**WHAT IS ASKED**
Output the data below as a Markdown table with the columns No. and Line, one numbered row per line, skipping blank lines.
----- SOURCE MATERIAL -----
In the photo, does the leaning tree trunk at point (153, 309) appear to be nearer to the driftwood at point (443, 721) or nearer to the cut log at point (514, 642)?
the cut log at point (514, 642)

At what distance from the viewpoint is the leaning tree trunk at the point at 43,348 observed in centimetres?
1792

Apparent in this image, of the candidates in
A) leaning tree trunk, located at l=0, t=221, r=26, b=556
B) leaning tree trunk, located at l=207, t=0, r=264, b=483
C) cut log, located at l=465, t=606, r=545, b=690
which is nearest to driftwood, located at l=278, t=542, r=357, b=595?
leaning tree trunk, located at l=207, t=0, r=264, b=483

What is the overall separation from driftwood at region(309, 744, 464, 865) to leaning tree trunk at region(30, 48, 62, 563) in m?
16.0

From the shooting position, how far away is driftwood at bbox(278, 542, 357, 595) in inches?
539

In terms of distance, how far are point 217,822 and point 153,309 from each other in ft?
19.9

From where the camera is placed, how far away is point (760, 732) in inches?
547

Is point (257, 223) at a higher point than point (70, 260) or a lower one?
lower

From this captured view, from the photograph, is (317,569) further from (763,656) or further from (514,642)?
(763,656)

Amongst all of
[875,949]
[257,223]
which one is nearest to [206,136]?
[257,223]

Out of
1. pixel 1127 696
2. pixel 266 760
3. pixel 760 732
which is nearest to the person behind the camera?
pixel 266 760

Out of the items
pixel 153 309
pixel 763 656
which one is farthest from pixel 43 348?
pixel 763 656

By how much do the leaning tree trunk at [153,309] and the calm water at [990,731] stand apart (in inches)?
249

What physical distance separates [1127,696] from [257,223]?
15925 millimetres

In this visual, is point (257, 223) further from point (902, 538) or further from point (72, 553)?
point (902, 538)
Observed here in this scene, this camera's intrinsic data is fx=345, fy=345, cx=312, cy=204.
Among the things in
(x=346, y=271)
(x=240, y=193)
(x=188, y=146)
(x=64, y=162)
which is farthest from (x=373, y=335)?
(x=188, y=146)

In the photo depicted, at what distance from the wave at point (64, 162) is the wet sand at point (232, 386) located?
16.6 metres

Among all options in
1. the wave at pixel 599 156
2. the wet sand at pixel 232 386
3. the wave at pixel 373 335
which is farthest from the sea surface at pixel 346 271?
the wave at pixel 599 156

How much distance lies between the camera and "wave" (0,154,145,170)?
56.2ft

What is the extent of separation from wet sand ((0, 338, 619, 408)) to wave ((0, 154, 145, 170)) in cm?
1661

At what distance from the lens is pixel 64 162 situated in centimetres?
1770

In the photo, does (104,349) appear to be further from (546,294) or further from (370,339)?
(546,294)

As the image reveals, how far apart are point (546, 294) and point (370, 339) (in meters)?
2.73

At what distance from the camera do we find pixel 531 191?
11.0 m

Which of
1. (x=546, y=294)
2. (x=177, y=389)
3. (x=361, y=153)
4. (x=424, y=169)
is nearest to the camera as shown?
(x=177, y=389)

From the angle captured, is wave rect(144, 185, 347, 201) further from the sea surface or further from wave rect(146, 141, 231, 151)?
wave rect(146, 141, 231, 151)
-----
**CORRECT RESPONSE**
| No. | Line |
|---|---|
| 1 | In the photo, does the leaning tree trunk at point (153, 309) appear to be nearer to the driftwood at point (443, 721) or nearer to the cut log at point (514, 642)? |
| 2 | the cut log at point (514, 642) |
| 3 | At what distance from the viewpoint is the leaning tree trunk at the point at 43,348 observed in centimetres? |
| 4 | 1792 |
| 5 | Apparent in this image, of the candidates in |
| 6 | A) leaning tree trunk, located at l=0, t=221, r=26, b=556 |
| 7 | B) leaning tree trunk, located at l=207, t=0, r=264, b=483 |
| 8 | C) cut log, located at l=465, t=606, r=545, b=690 |
| 9 | which is nearest to driftwood, located at l=278, t=542, r=357, b=595? |
| 10 | leaning tree trunk, located at l=207, t=0, r=264, b=483 |
| 11 | What is the overall separation from driftwood at region(309, 744, 464, 865) to leaning tree trunk at region(30, 48, 62, 563) in m? |
| 12 | 16.0 |
| 13 | From the shooting position, how far away is driftwood at bbox(278, 542, 357, 595) in inches? |
| 14 | 539 |
| 15 | In terms of distance, how far are point 217,822 and point 153,309 from each other in ft? |
| 16 | 19.9 |
| 17 | From where the camera is placed, how far away is point (760, 732) in inches? |
| 18 | 547 |
| 19 | Is point (257, 223) at a higher point than point (70, 260) or a lower one? |
| 20 | lower |
| 21 | From this captured view, from the photograph, is (317,569) further from (763,656) or further from (514,642)? |
| 22 | (763,656) |
| 23 | Amongst all of |
| 24 | [875,949] |
| 25 | [257,223] |
| 26 | which one is nearest to [206,136]? |
| 27 | [257,223] |
| 28 | Out of |
| 29 | 1. pixel 1127 696 |
| 30 | 2. pixel 266 760 |
| 31 | 3. pixel 760 732 |
| 32 | which is nearest to the person behind the camera? |
| 33 | pixel 266 760 |
| 34 | Out of the items |
| 35 | pixel 153 309 |
| 36 | pixel 763 656 |
| 37 | which one is farthest from pixel 43 348? |
| 38 | pixel 763 656 |
| 39 | By how much do the leaning tree trunk at [153,309] and the calm water at [990,731] stand apart (in inches)? |
| 40 | 249 |
| 41 | What physical distance separates [1127,696] from [257,223]? |
| 42 | 15925 millimetres |
| 43 | In this visual, is point (257, 223) further from point (902, 538) or further from point (72, 553)? |
| 44 | point (902, 538) |
| 45 | Observed here in this scene, this camera's intrinsic data is fx=345, fy=345, cx=312, cy=204. |
| 46 | Among the things in |
| 47 | (x=346, y=271) |
| 48 | (x=240, y=193) |
| 49 | (x=188, y=146) |
| 50 | (x=64, y=162) |
| 51 | which is farthest from (x=373, y=335)? |
| 52 | (x=188, y=146) |
| 53 | In the photo depicted, at what distance from the wave at point (64, 162) is the wet sand at point (232, 386) located? |
| 54 | 16.6 metres |
| 55 | Among all options in |
| 56 | 1. the wave at pixel 599 156 |
| 57 | 2. the wet sand at pixel 232 386 |
| 58 | 3. the wave at pixel 373 335 |
| 59 | which is farthest from the sea surface at pixel 346 271? |
| 60 | the wave at pixel 599 156 |
| 61 | How much distance lies between the camera and "wave" (0,154,145,170)? |
| 62 | 56.2ft |
| 63 | What is the extent of separation from wet sand ((0, 338, 619, 408)) to wave ((0, 154, 145, 170)) in cm? |
| 64 | 1661 |
| 65 | At what distance from the lens is pixel 64 162 situated in centimetres? |
| 66 | 1770 |
| 67 | In the photo, does (104,349) appear to be further from (546,294) or further from (370,339)? |
| 68 | (546,294) |
| 69 | As the image reveals, how far apart are point (546, 294) and point (370, 339) (in meters)? |
| 70 | 2.73 |
| 71 | At what distance from the camera do we find pixel 531 191? |
| 72 | 11.0 m |
| 73 | Which of |
| 74 | 1. (x=546, y=294) |
| 75 | 2. (x=177, y=389) |
| 76 | 3. (x=361, y=153) |
| 77 | 4. (x=424, y=169) |
| 78 | is nearest to the camera as shown? |
| 79 | (x=177, y=389) |
| 80 | From the angle captured, is wave rect(144, 185, 347, 201) further from the sea surface or further from wave rect(146, 141, 231, 151)? |
| 81 | wave rect(146, 141, 231, 151) |